I noticed there haven't been any posts on bachelor beat since January.
I hope all is well. I flaked on my humor column assignments. Sorry. It was easy to talk about and harder to execute. What are you and the family up to?
peace,
Web

hey web.

Your comment that an "armed society is a polite society" is "morally
disappointing" is interesting. Actually, I find the constant desire by
governments and certain peoples to legislate morality and restrict rights to create a "safer society" to be morally disappointing.
We can't formulate laws as a society from the bottom up. The resumption
by governments should be (and is, as evidenced by our Constitution) that Man is a decent, honorable creature who needs the freedoms he was born with to survive and prosper. What I mean is that when we pass laws restricting the possession or use of products or items or thingys that, in and of themselves, create no harm to society (i.e. guns, drugs, booze), simply because a small minority of the population will use those thingies for nefarious purposes, we are legislating from the "bottom up," assuming all people are bad. The phrase "an armed society is a polite society" really means that if people are permitted to protect themselves, there is less of a chance they will fall victim to crime. Rephrasing it, one could also say "a well-defended society is a well-protected society." I see nothing morally disappointing in that.

Also ... keep in mind that, Constitutionally, there's not much of a
debate on what the Founding Fathers intended. I could provide quote after quote from them about what they meant in the Second Amendment, but the simple fact that the phrase "the right of the people" is in there means it applies to everyone, not some militia (since "the people" is used in other Amendments and it DOES mean "the people.")

Having said all that, this fellow at VT was crAAAAzy. And there are
federal laws to keep crazy people from owning guns. State laws too. Problem was that VA's state law wasn't as strict as the federal law. THAT, my friend, needs to change. Crazy people should be playing with their navel lint in a rubber room and not buying pistols.
We're ok ... We never update that goddamn website ... doing a major
revamp of the paper ... hired three writers and maybe we won't be a piece of shit.Kid and wife doing good
You?


further utopian rantings
The idealist in me still wishes for a society where protecting myself does not mean carrying weapons. I don't think dozens of handguns will make people more prone to violence or edgy, but it's just an extension of the international arms race. How soon will it be when we feel a handgun won't be enough to protect ourselves against a high powered rifle? This is where the contradiction peeks out at me. We can enable folks to carry weapons, based on their innate goodness, but the big picture as demonstrated by most governments in the last 60 years is that man is not to be trusted to proceed rationally. The arms race will escalate. Outlaws will carry larger caliber guns and force citizens to carry even larger guns. Instead of a peaceful culture where everyone protects themselves there will be a culture obsessed with weaponry. More likely would be an expanded police force of private citizens who then overstep their responsibilities and wreck havoc on everyone else.

> **DATA LINES**:
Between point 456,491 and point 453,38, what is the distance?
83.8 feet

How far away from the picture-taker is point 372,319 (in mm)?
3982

> **OBJECTIVE**:
Please explain in one to three sentences why the reply that begins "hey web." in the gun-rights exchange calls laws restricting guns, drugs and booze legislating from the "bottom up."

> **OUTPUT OF THE EXERCISE**:
Those laws restrict items that cause no harm to society in and of themselves, only because a small minority will use them for nefarious purposes, so they assume all people are bad. The writer contrasts this with the presumption, shown in the Constitution, that man is a decent, honorable creature who needs his freedoms to survive and prosper.